Changing your plans now could you make you bitter, resentful or angry and may even backfire. If you ended up changing your plans and he didn’t end up going to Manchester, you would feel so annoyed! You could also change your plans and by doing so end not going to Manchester but still end up going to the same university as them (Great minds think alike!). What will be, will be. At present you need to focus on getting into Manchester, rather than worrying if he will be there you want to make sure you’ll be there!!!

Also, at present, it might seem as if you could never be friends with this person again, but in new surroundings, meeting lots of new people and trying to get used to university life, it might be easier to gravitate towards a person you already know than a complete stranger. Who knows, you might strike up a friendship again!

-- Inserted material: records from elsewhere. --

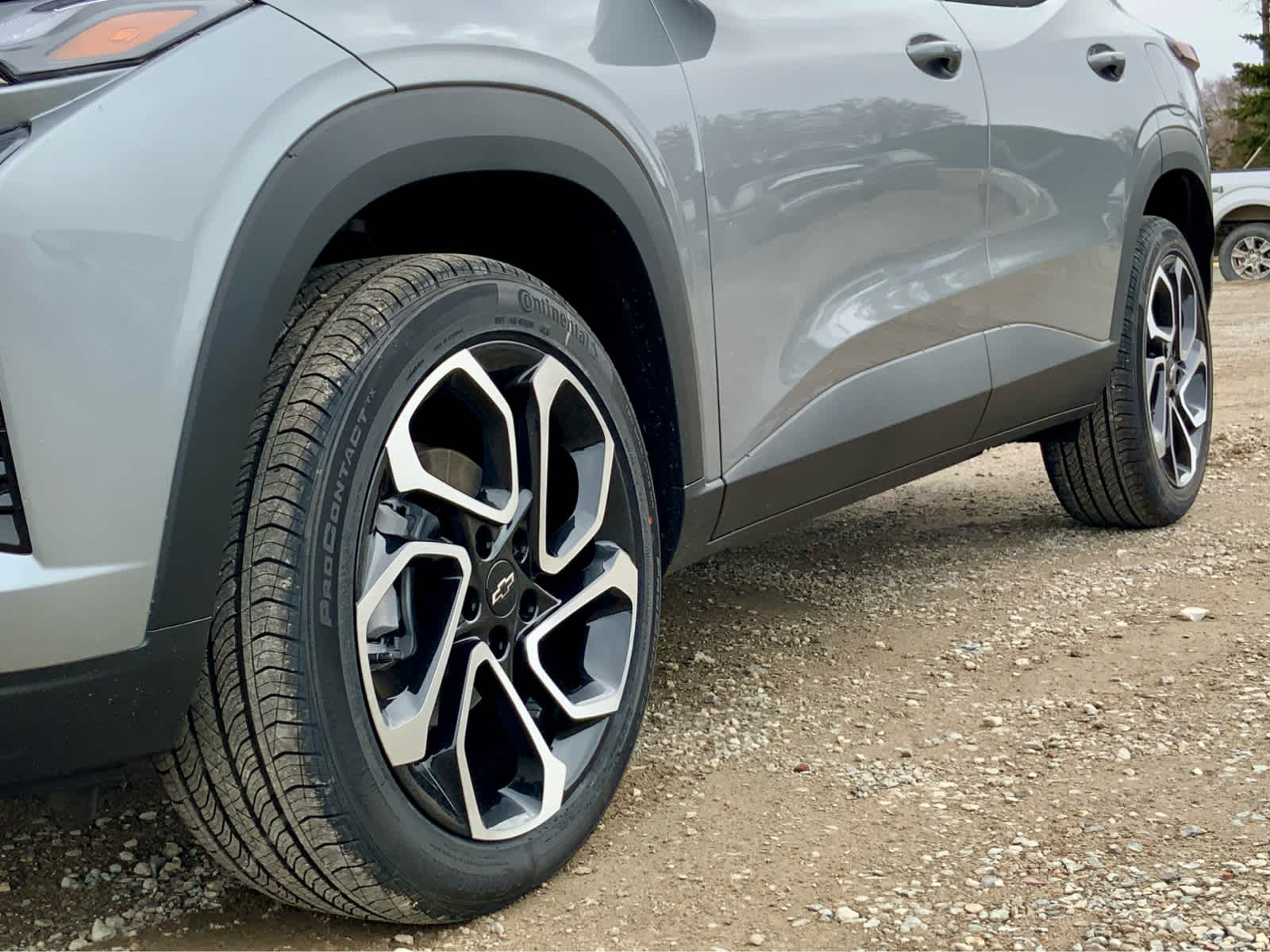 Thumbnail: 2026 Chevrolet Trax - 13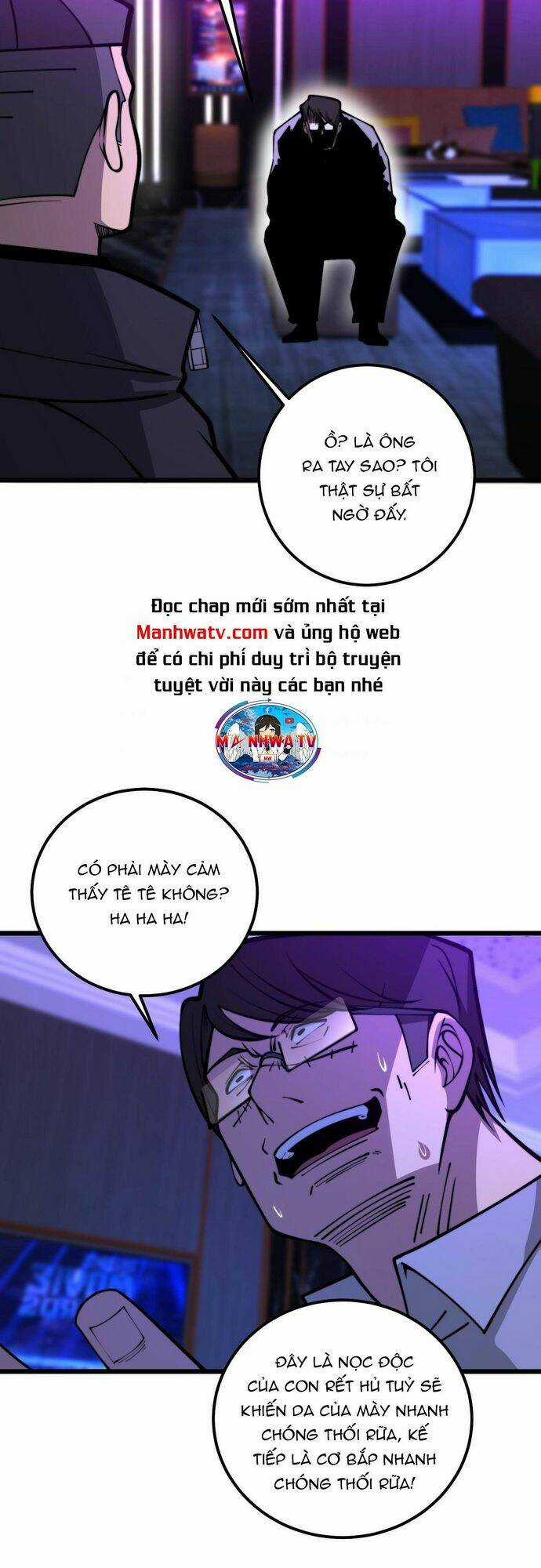Độc Thủ Vu Y - Chapter 341 - Trang 36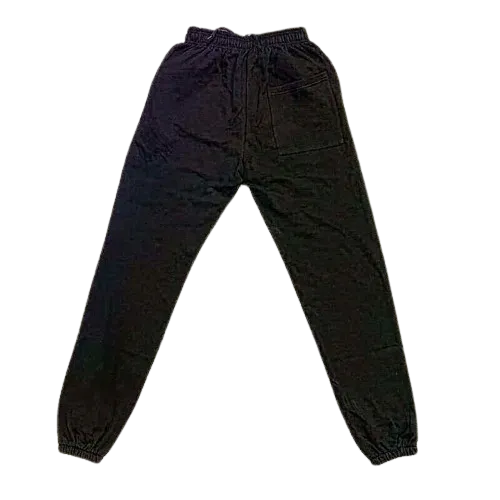 22ss Classic Flame Logo Spider Pants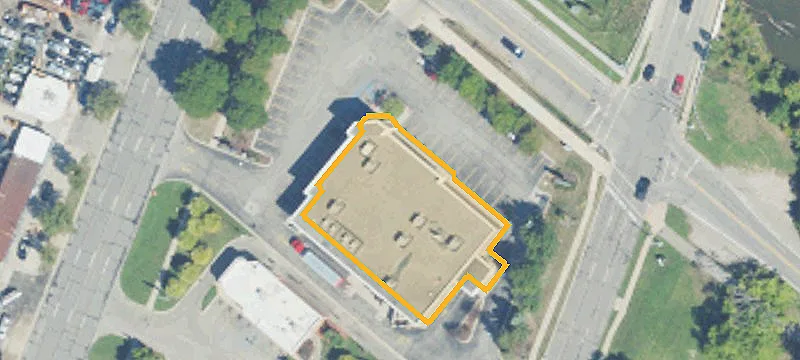 1045 Gratiot Ave, Unit SB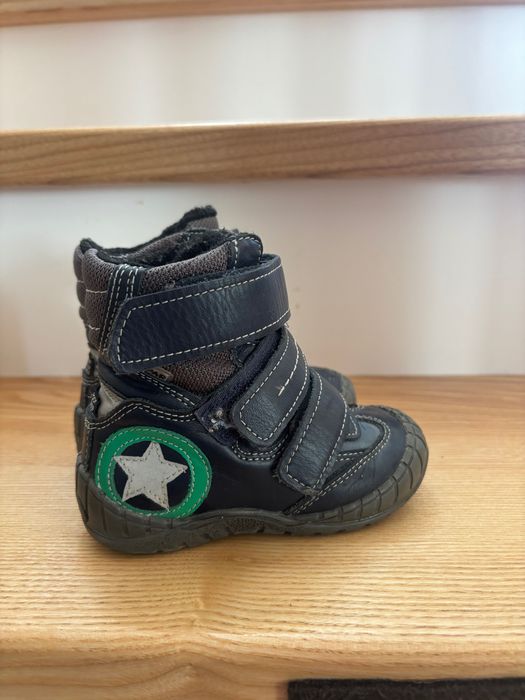 Buty dziecięce zimowe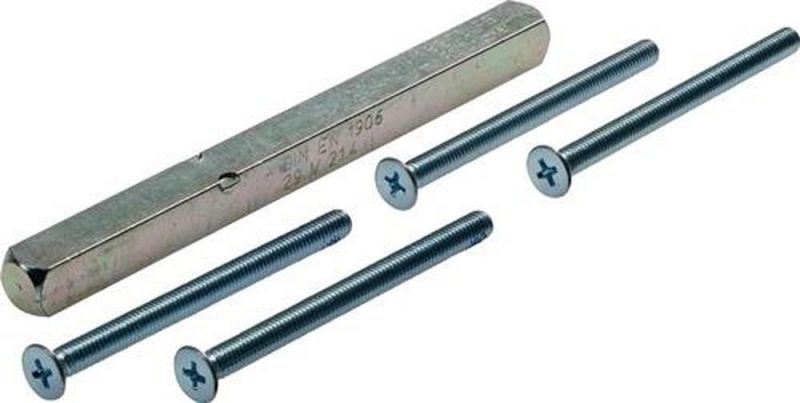 ALFRA FS-Befestigungs-Set Vierkant 9 x 116 mm - 90050063497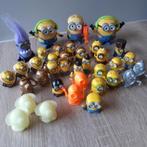 Minions poppetjes verzameling, Ophalen of Verzenden, Zo goed als nieuw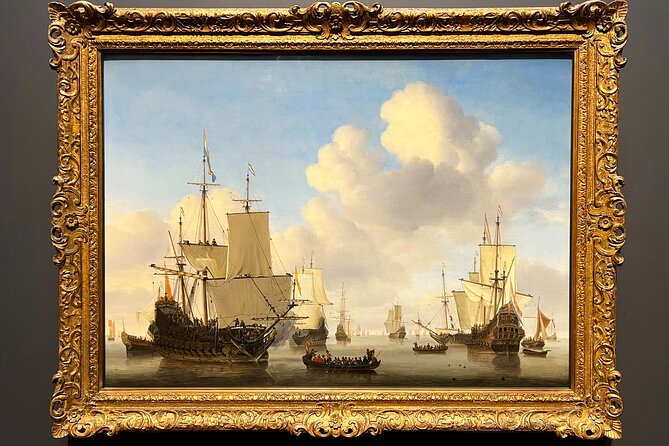 2 Hour Private Tour of Rijksmuseum, local Dutch guide - An In-Depth Look at the Rijksmuseum Private Tour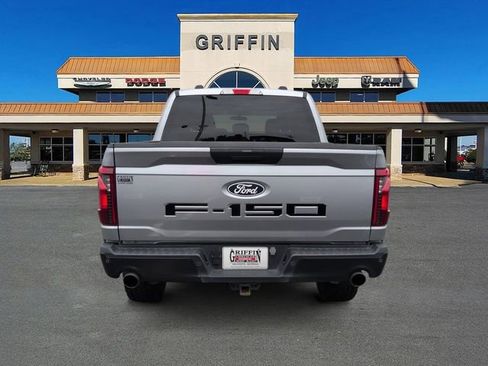 Used 2024 Ford F150 STX w/ Equipment Group 201A FX4 AWD/4WD image 8
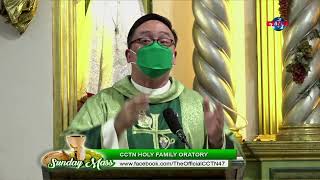 17 NOVEMBER 2024  HOMILY by Rev Fr Jesper John Petralba [upl. by Eirrek73]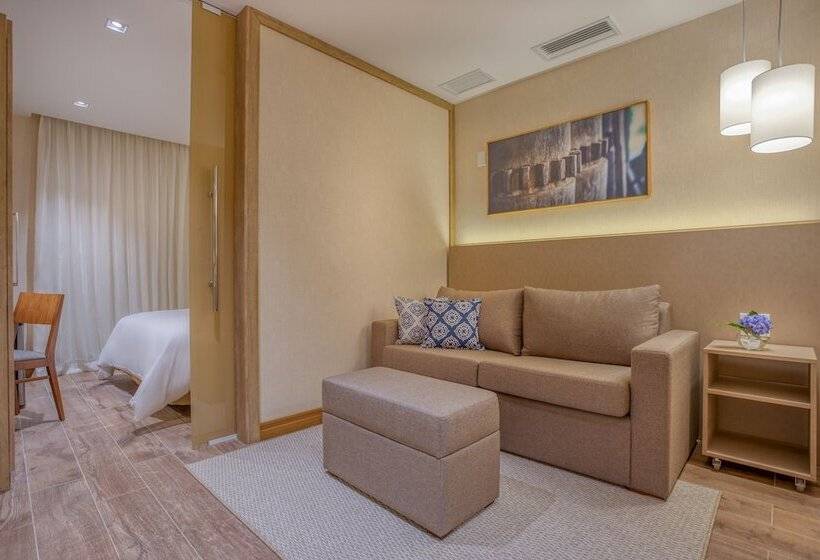 Номер Superior, Wyndham Gramado Termas Resort & Spa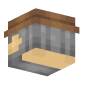3D Render Back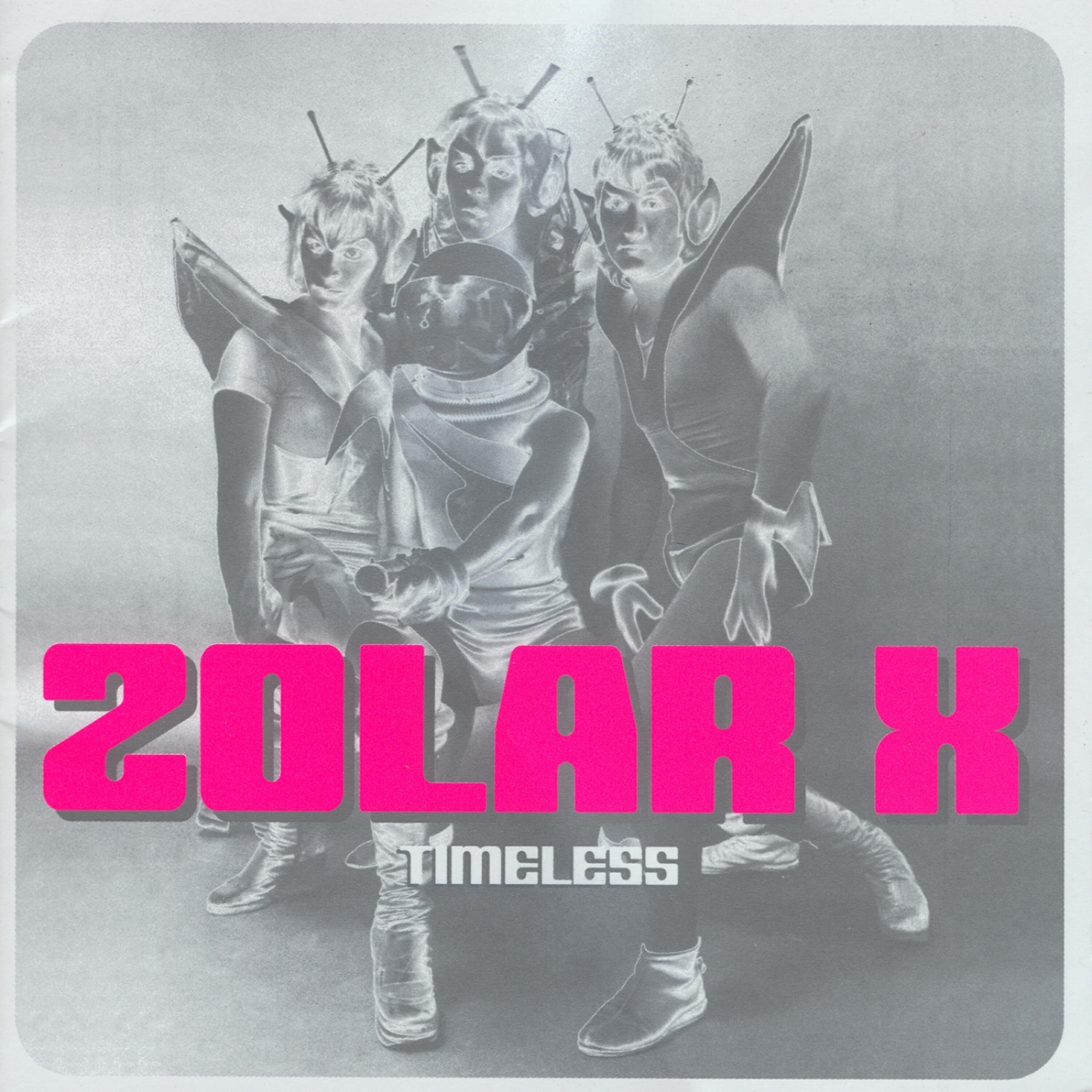 Zolar-X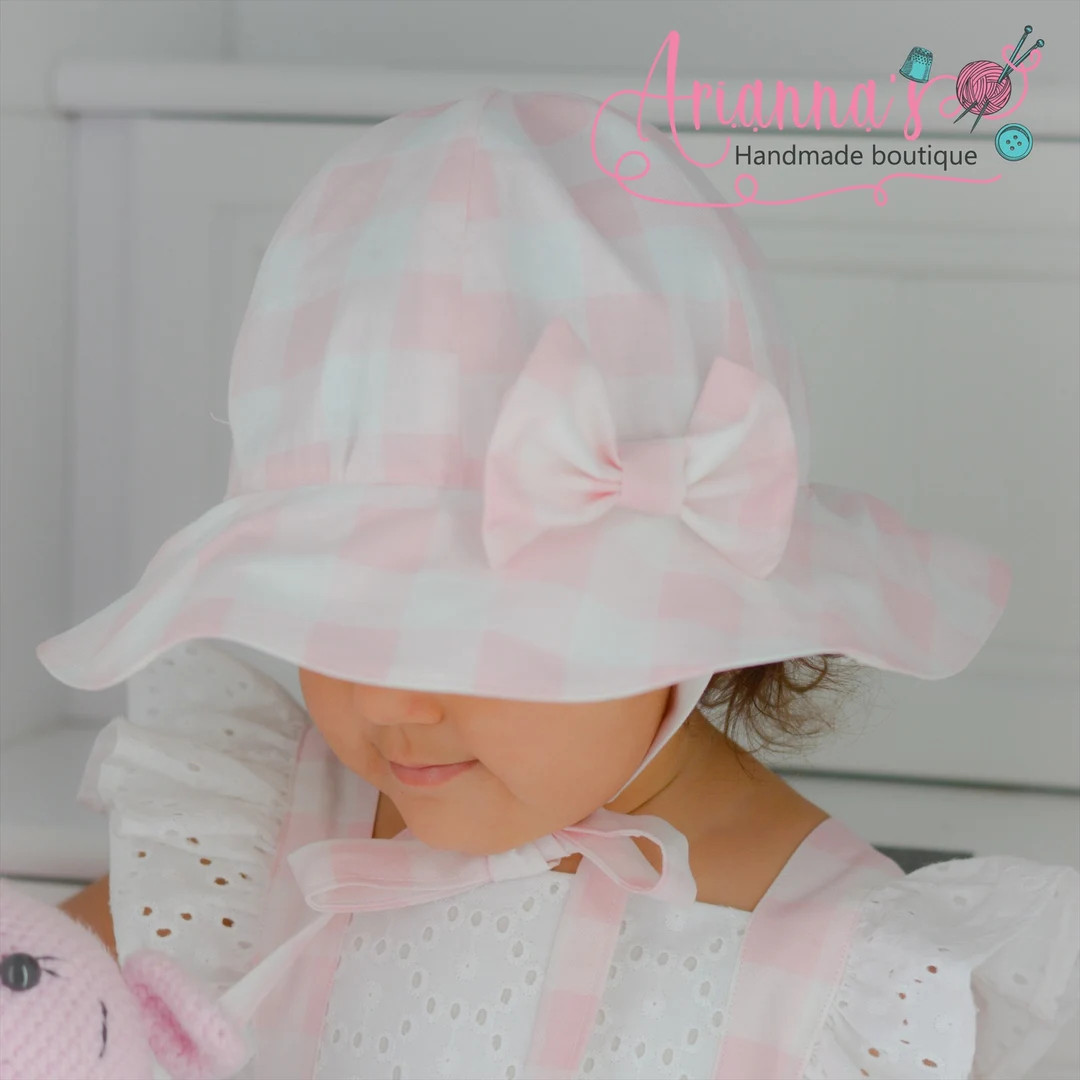 Summer Hat - Toddler Hat - Sun Hat | Etsy (US)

Stay focused on your exams,

Oluwatosin 3rd year student University of Huddersfield
Original post by Anonymous
This is the predicament I've found myself in:
Basically, my firm choice is Manchester but recently I was told by my dad that a friend who I had a bit of a nasty falling out with a while ago (but we were in separate school on opposite ends of London then) was also considering Manchester as one of his choices. To add to that, we're also both doing undergraduate history.
Now obviously the chances of us being in the same accommodation are pretty slim (roughly 1/400 chance if my math is correct), but I am worried about bumping into him on my way to lectures and walking out and about. Also this guy is super obsessed with history, so I also feel like I wouldn't be able to join the history society (or the historical re-enactment society 🤓) because he'd probably be there.
Admittedly, this is making me a bit anxious and is definitely mitigating my excitement for uni. Now technically there is a chance that he chooses a different uni as his firm, and apparently his dad wasn't confident that he would get the required grades, but assuming that he does get in, is that a cause for concern? Am I likely to bump into him a lot?

Hi there,

This sounds like a stressful situation so I understand where you are coming from.

I would say to try not to worry too much about it as you can't let someone you had a falling out with potentially ruin your uni experience! Manchester is a massive uni with loads of students so it's unlikely you will bump into them around uni and at social events etc as there are so many students. However, if you do the same course you might bump into them as you may have the same lectures and even seminars, depending on how many students are on your course. Lecture halls are massive and you don't tend to talk to many people so I wouldn't worry too much about that and in seminars there will be plenty of other people to talk to and make friends with .

With the societies, don't stop doing something that you really want to do because you are worried they might be there. Even if they are, there will be plenty of other people there too so try not to worry too much about it. Like you said, they may not even go to that uni so don't let it stress you out or make you less excited to go to uni.

You never know, you may end up becoming friends again (or even just civil with each other) so it might be fine even if you do see them and join the same societies as them.

I hope this helps and try not to worry too much :smile:

Lucy -SHU student ambassador.
Reply 6
It is also possible that he now knows that you might be going to Manchester (if the dads shared info both ways).
Without knowing any of the details of the falling-out, I don't think you should actively avoid being in the same uni as him. Even if you think you could make that happen, as others have pointed out you still might end up at the same uni by some twist of fate. You simply cannot control things to that degree.
Now that you know it is a possibility, you should focus instread on managing your reactions. Try to work out what it is that is worrying you about bumping into him again. A few sessions of CBT could help you to work through some of the negative thinking you are experiencing.